| WHAT THE EXERCISE ASKS |
In the records below, change every "furthest" to "farthest" and leave all other text unchanged. Omit the pictures from your output.

┄┄┄┄┄┄┄┄┄┄

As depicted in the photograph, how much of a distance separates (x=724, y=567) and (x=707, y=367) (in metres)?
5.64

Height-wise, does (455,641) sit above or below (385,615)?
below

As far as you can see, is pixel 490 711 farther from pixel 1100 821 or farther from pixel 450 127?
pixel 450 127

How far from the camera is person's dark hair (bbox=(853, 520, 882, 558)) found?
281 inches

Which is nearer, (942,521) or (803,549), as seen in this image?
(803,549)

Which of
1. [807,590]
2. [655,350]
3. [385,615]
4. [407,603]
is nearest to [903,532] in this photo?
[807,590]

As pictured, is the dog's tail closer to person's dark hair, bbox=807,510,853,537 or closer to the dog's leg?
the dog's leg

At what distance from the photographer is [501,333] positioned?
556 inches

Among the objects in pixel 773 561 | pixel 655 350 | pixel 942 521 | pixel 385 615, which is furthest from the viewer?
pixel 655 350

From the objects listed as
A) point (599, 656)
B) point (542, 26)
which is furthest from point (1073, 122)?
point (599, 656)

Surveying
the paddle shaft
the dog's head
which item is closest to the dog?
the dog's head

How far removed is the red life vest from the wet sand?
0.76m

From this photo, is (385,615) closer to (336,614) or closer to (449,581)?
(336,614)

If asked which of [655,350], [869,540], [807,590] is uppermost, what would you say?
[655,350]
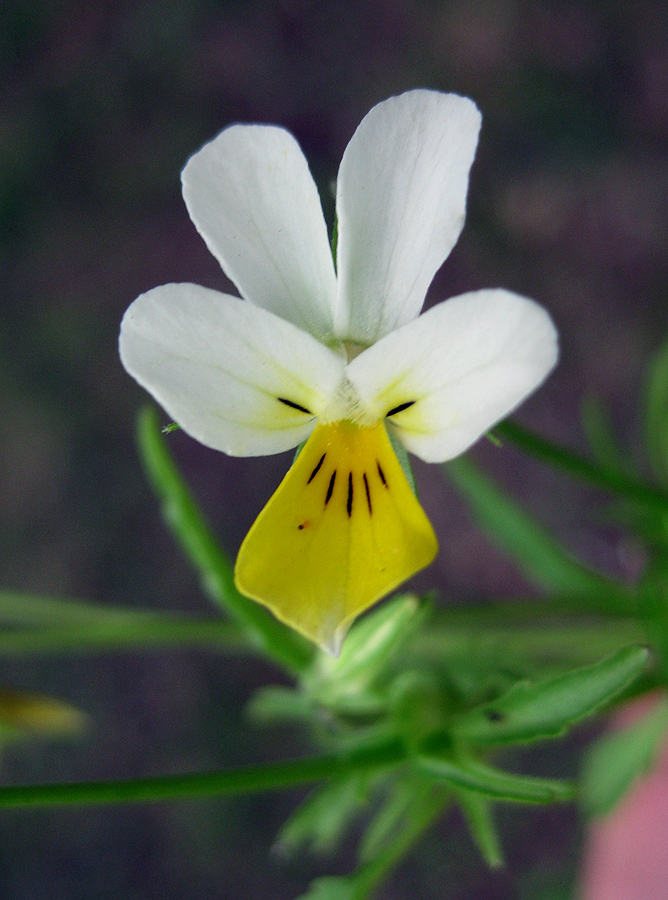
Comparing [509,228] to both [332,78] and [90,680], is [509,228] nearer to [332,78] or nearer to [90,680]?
[332,78]

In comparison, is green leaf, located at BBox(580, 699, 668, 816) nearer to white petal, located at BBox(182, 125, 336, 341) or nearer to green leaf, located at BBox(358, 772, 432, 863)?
green leaf, located at BBox(358, 772, 432, 863)

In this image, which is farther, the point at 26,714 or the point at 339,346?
the point at 26,714

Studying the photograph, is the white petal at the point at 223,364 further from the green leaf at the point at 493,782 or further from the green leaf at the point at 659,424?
the green leaf at the point at 659,424

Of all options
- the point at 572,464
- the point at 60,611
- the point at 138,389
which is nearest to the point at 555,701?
the point at 572,464

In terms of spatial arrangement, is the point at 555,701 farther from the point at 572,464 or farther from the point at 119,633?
the point at 119,633

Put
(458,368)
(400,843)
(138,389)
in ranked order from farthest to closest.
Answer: (138,389) < (400,843) < (458,368)

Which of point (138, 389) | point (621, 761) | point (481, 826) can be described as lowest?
point (621, 761)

┄┄┄┄┄┄┄┄┄┄

| RESPONSE BELOW |
As depicted in the photograph, how much of a distance separates (x=724, y=567) and (x=707, y=367) (in metres)?
5.64

Height-wise, does (455,641) sit above or below (385,615)?
below

As far as you can see, is pixel 490 711 farther from pixel 1100 821 or farther from pixel 450 127?
pixel 450 127

How far from the camera is person's dark hair (bbox=(853, 520, 882, 558)) found?
281 inches

Which is nearer, (942,521) or (803,549), as seen in this image?
(803,549)

Which of
1. [807,590]
2. [655,350]
3. [385,615]
4. [407,603]
is nearest to [903,532] in this photo?
[807,590]

As pictured, is the dog's tail closer to person's dark hair, bbox=807,510,853,537 or closer to the dog's leg?
the dog's leg

At what distance from the photographer is [501,333] positioned?
556 inches

Among the objects in pixel 773 561 | pixel 655 350 | pixel 942 521 | pixel 385 615, which is farthest from the viewer?
pixel 655 350

From the objects listed as
A) point (599, 656)
B) point (542, 26)
which is farthest from point (1073, 122)?
point (599, 656)

Surveying
the paddle shaft
the dog's head
which item is closest to the dog?
the dog's head

How far removed is the red life vest from the wet sand?
0.76m

From this photo, is (385,615) closer to (336,614) or closer to (449,581)?
(336,614)

If asked which of [655,350], [869,540], [807,590] is uppermost, what would you say?
[655,350]
Comparing [509,228] to both [332,78] and [90,680], is [509,228] nearer to [332,78] or nearer to [90,680]?
[332,78]

In comparison, is green leaf, located at BBox(580, 699, 668, 816) nearer to white petal, located at BBox(182, 125, 336, 341) or nearer to green leaf, located at BBox(358, 772, 432, 863)?
green leaf, located at BBox(358, 772, 432, 863)

In this image, which is farther, the point at 26,714 or the point at 339,346?
the point at 26,714

Studying the photograph, is the white petal at the point at 223,364 further from the green leaf at the point at 493,782 or further from the green leaf at the point at 659,424?
the green leaf at the point at 659,424

Of all options
- the point at 572,464
- the point at 60,611
- the point at 138,389
which is nearest to the point at 555,701?
the point at 572,464

In terms of spatial arrangement, is the point at 555,701 farther from the point at 572,464 or farther from the point at 119,633?
the point at 119,633

Put
(458,368)
(400,843)
(138,389)
in ranked order from farthest to closest.
Answer: (138,389) < (400,843) < (458,368)

Which of point (138, 389) | point (621, 761) | point (481, 826) can be described as lowest?
point (621, 761)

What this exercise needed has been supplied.